Entre prejuicios y palabras: claves para un diálogo interreligioso auténtico

 Recuerdo una reflexión judía que dice:

“Dos hombres salen de una chimenea, uno con la cara sucia y otro con la cara limpia. El que tiene la cara limpia ve al que está sucio y piensa: ‘yo también debo estar sucio’, y empieza a limpiarse. En cambio, el que tiene la cara sucia ve al que está limpio y piensa: ‘yo también debo estar limpio’, y no se limpia”.

Este relato ilustra un punto esencial: el diálogo con los otros no depende solo de lo que ellos son, sino también de cómo los percibimos. La gran pregunta es: ¿estoy dialogando con el otro realmente, o con la idea que yo mismo he construido sobre él? El reto del diálogo consiste, antes que nada, en reconocer y derribar los prejuicios que cargamos, esas ideas distorsionadas que fabricamos incluso antes de escuchar.

Por ejemplo, algunas personas pecan de ingenuidad al suponer que todas las religiones son iguales. Pero eso también es un prejuicio. Si realmente deseamos dialogar, debemos aceptar que el otro quizá no quiera dialogar en los mismos términos, y que “hablar” no siempre significa “dialogar”. Cuando la intención es derribar las creencias en lugar de comprenderlas, lo que existe no es diálogo, sino disputa.

Las religiones, en última instancia, existen por la necesidad humana de buscar paz interior, sentido, sabiduría y dirección. Esa búsqueda es válida en todos los credos y, precisamente por ello, el diálogo interreligioso resulta tan complejo: cada tradición defiende como sagrado aquello que le ha dado sentido y bienestar.
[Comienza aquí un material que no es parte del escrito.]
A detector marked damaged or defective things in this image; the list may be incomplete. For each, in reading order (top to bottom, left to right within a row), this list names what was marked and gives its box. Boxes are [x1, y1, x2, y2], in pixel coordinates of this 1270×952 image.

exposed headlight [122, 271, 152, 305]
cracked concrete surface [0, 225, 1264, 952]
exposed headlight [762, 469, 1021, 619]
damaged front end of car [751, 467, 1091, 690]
Un factor crucial es el marco conceptual y el lenguaje. Cada tradición entiende y nombra las cosas de manera distinta, lo que puede generar malentendidos si no se reconoce de antemano. En el judaísmo, por ejemplo, cuando alguien incumple un mandamiento divino, no existe la noción “pecado” como ofensa moral o culpa personal. Se trata más bien de una transgresión: un mandamiento no cumplido, sin la carga de connotaciones que le da el cristianismo. En el caso de los evangélicos, cuando se refieren a la Biblia como Palabra de Dios, no aluden a la Biblia con la Septuaginta —como hacen los católicos—, sino a la versión surgida de la Reforma, compilada y traducida por Martín Lutero y otros reformadores.

Otro factor es el cultural: nuestro tiempo está marcado por la democracia, la Ilustración y las formas horizontales de gobernanza. Vemos el mundo a través de ese prisma, lo que puede generar tensiones con religiones y creencias que surgieron después de estas categorías modernas. Así, la sociedad contemporánea tiende a juzgar a las religiones antiguas como “poco democráticas”, “carentes de evidencia” o “excesivamente verticales”. Ese sesgo no solo estigmatiza a unas como “anticuadas” y eleva a otras como más “aptas” por ajustarse a criterios modernos, sino que también revela la dificultad de dialogar desde presupuestos tan distintos. No obstante, en lugar de partir de juicios, conviene reconocer que lo que ofrece sentido y satisfacción a unos puede no hacerlo para otros.

En conclusión, el diálogo interreligioso exige más que buena voluntad: requiere autocrítica, disposición para desmontar prejuicios y una verdadera apertura a comprender al otro en su diferencia. Solo así el encuentro deja de ser pugna y se convierte en auténtico diálogo.